The world’s largest online retailer, Amazon, introduced its ‘Prime Now’ service back in December, 2014, although it was initially restricted to only New York City. Eventually, the company rolled out the service to 20 more cities in the U.S. and also internationally, to London, England. Amazon charges an $8 fee for one-hour deliveries in the U.S. although two-hour deliveries are free for Amazon Prime members, who pay $99 per year. Prime Now gained popularity fairly quickly ever since its launch, although currently, it can only be accessed via a smartphone app, and not through the retailer’s main website. However, that’s about to change soon if a recent report from Bloomberg News is anything to go by.
According to the report published on Saturday, the Seattle, Washington-based internet giant has plans to integrate the service into its website by next month. Once the plan is put into practice, membership to Amazon's Prime Now fast delivery facility is expected to grow exponentially, as it will make the service available to a larger audience who’re still not sold on the idea of shopping via mobile devices, which typically come with screens that are a fraction the size of regular desktop or even laptop computers. It is, however, worth noting that shopping on mobile devices is already fairly huge in the US, with research firm, EMarketer, reportedly claiming that the number is expected to hit $96.2 billion this year alone. Even then, about three times as much is believed to be spend by those doing their shopping via traditional computers, which of course, is to be expected.

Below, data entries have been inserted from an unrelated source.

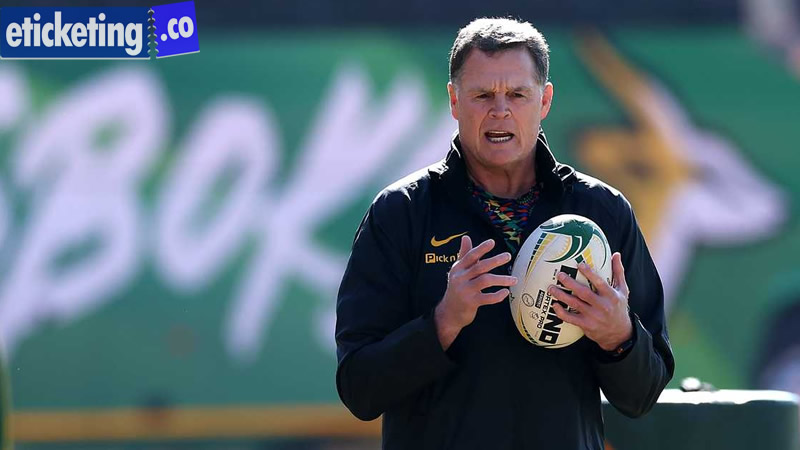 Rugby World Cup 2027 Tickets | Rugby World Cup Semi Final Tickets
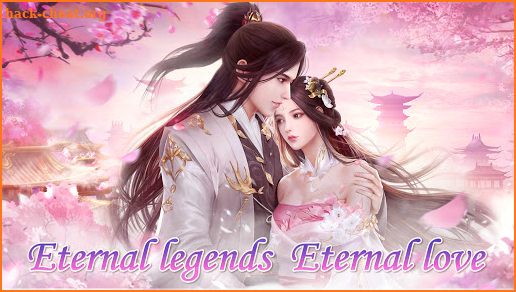Eternal Legends M screenshot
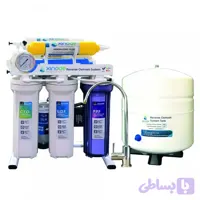 دستگاه تصفیه کننده آب زینود مدل AXS205HB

Meanwhile, the report also claims that Amazon is approaching its brand partners to buy advertising space on its website as part of its "Launch Hero Package" that would cost around $500,000 to be placed front and center on the specially-created webpages that Amazon plans on setting up for purpose of the Prime Now rollout. The strategy can be compared to that of physical supermarket chains charging brands a premium for more visibility within their stores. Amazon is playing its cards close to its chest and the company’s official spokesperson refused to comment on the issue when contacted by the media.